#### EXCERPTED DATA

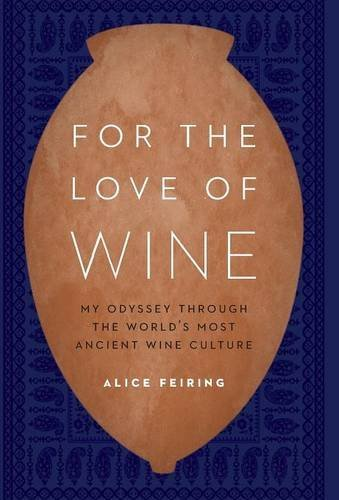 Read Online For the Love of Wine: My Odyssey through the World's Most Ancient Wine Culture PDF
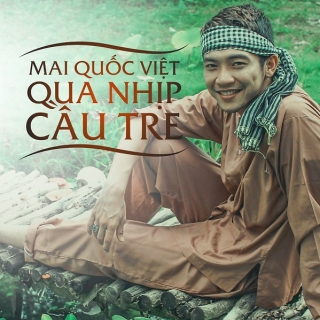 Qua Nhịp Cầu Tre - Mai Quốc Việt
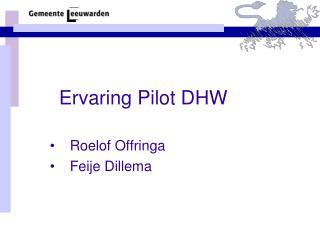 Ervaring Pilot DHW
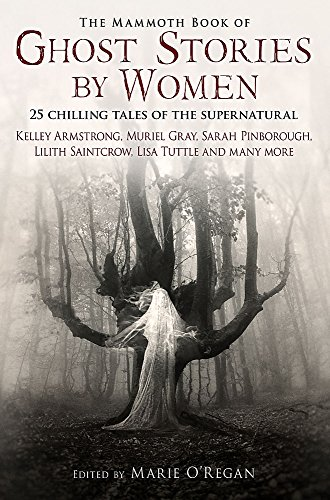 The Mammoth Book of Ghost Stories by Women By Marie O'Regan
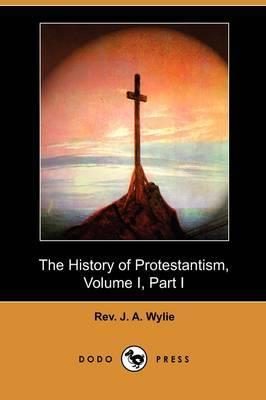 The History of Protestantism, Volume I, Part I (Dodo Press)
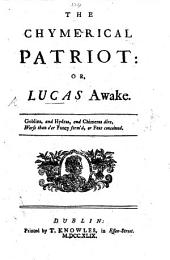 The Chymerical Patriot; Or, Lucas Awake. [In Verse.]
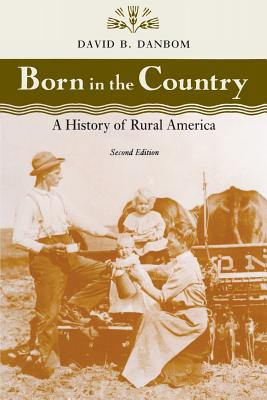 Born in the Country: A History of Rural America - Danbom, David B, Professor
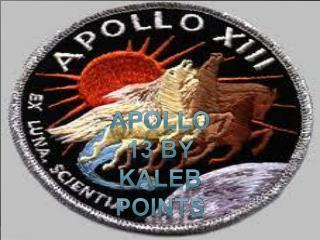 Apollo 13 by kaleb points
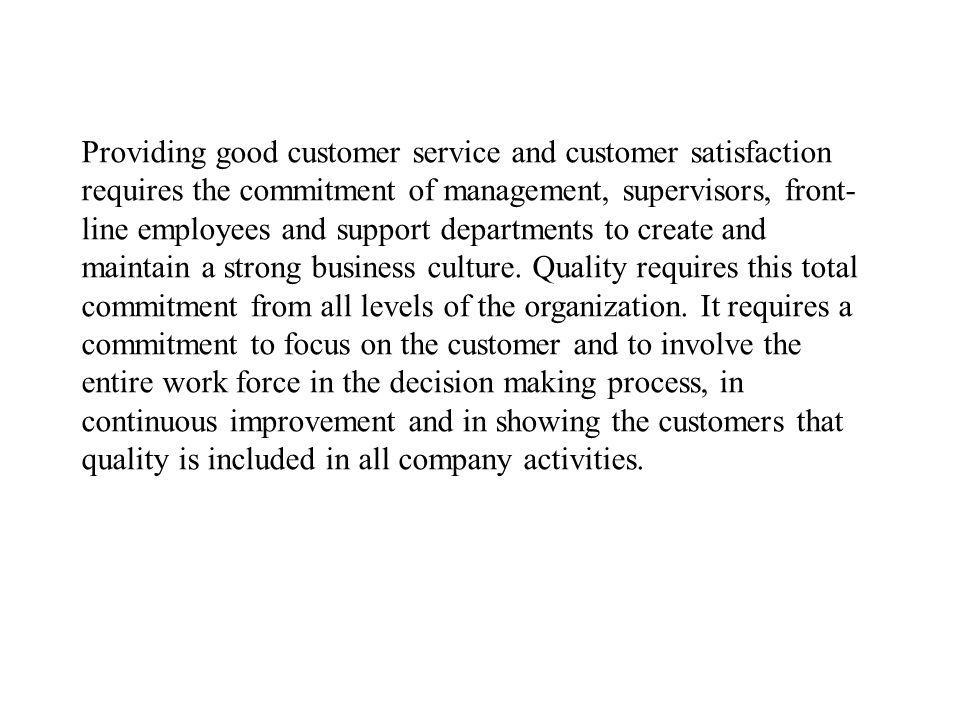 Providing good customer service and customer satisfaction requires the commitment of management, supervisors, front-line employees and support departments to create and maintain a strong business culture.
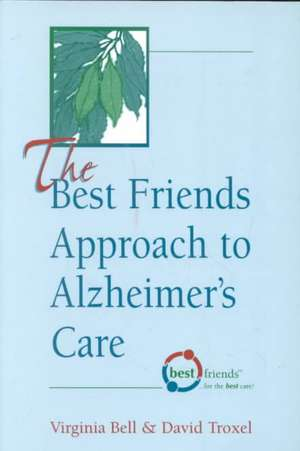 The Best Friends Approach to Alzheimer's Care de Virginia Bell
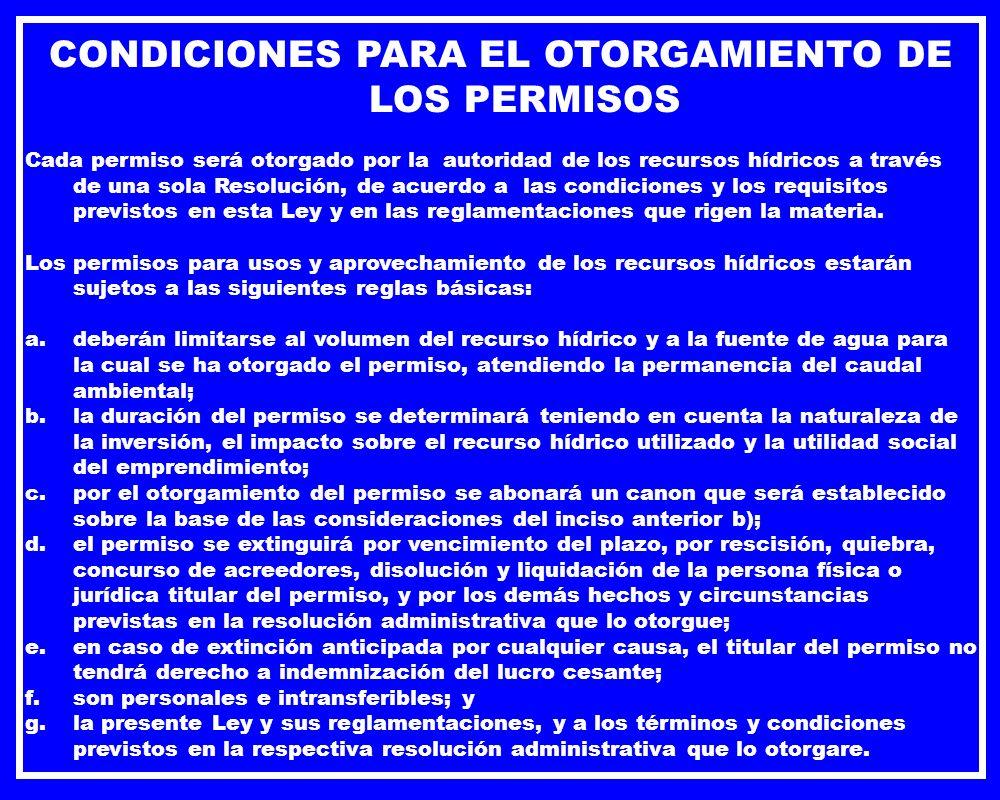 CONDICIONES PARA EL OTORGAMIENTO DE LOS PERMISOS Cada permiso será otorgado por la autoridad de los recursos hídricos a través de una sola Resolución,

########

ASSIGNED TASK
From the line containing "The Mammoth Book" to the final line of the entries, both included, transcribe every line exactly, omit the pictures, and add nothing more.

TASK RESPONSE
 The Mammoth Book of Ghost Stories by Women By Marie O'Regan
 The History of Protestantism, Volume I, Part I (Dodo Press)
 The Chymerical Patriot; Or, Lucas Awake. [In Verse.]
 Born in the Country: A History of Rural America - Danbom, David B, Professor
 Apollo 13 by kaleb points
 Providing good customer service and customer satisfaction requires the commitment of management, supervisors, front-line employees and support departments to create and maintain a strong business culture.
 The Best Friends Approach to Alzheimer's Care de Virginia Bell
 CONDICIONES PARA EL OTORGAMIENTO DE LOS PERMISOS Cada permiso será otorgado por la autoridad de los recursos hídricos a través de una sola Resolución,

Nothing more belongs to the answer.